=== Given passage ===
Recently, the simultaneous determination of both transcript levels and chromatin state in the same nucleus has become possible, using so-called “multi-omics” approaches. An example is the 10x Genomics single cell Multiome ATAC + gene expression technology [2]. Multi-omics datasets are clearly superior at refining cell types and revealing gene regulatory networks [1]. However, it is not practical to repeat all prior studies of interest performed using the single-modality assays with the multiome approaches, as frequently precious samples are either no longer available or funding is limited. Therefore, it is highly desirable to integrate pre-existing single-modality scRNA-seq and snATAC-seq datasets with multiome data generated subsequently using the newer technology to achieve more accurate cell type annotations.
Several methodologies have been developed for multi-omic data integration. Here, we refer to multi-omic integration as the integration of RNA-seq and ATAC-seq profiles measured in single cells, either with or without the guidance of multiome data. These methods attempt to align cells profiled by separate technologies and project them into one common low-dimensional space to ensure consistent cell type calling. However, we still lack an objective evaluation of whether the addition of the multiome data improves the annotation of single-modality datasets. Furthermore, some of the methods try to impute the missing modality for the single-modality datasets and identify peak-gene pairs using these ‘pseudo-paired’ datasets. Thus, it is still uncertain if the imputed missing modality can truly provide additional biological insights to the same degree as provided by the experimentally produced multiome datasets. Finally, given the availability of many methods for multi-omic data integration, at present, we do not know which method performs the best when integrating all three data types.

=== Brief ===
Answer from the passage on multi-omic data integration:
(a) What technology is given as an example of a multi-omics approach?
(b) What two reasons make it impractical to repeat earlier single-modality studies with multiome approaches?
(c) How is multi-omic integration defined?
None of the rows are needed here.

=== Material shown ===
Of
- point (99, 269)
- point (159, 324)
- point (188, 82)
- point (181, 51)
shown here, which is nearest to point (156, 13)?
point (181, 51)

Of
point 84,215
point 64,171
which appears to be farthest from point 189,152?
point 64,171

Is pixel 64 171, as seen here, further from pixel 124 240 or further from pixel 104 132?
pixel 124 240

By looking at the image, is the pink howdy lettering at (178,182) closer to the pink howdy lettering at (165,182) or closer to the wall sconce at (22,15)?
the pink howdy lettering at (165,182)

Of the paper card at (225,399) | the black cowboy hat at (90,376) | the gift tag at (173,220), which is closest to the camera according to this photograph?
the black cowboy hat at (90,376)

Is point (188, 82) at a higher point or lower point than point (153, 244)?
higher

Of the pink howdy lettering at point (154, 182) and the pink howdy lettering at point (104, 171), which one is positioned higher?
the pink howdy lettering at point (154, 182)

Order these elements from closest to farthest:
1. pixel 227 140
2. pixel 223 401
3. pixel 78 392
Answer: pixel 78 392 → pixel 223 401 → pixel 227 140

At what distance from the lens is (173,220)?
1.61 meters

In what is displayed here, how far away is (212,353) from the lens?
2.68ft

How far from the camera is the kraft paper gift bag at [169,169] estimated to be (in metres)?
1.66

=== Finished exercise ===
(a) The 10x Genomics single cell Multiome ATAC + gene expression technology.
(b) Precious samples are often no longer available, or funding is limited.
(c) It is the integration of RNA-seq and ATAC-seq profiles measured in single cells, with or without the guidance of multiome data.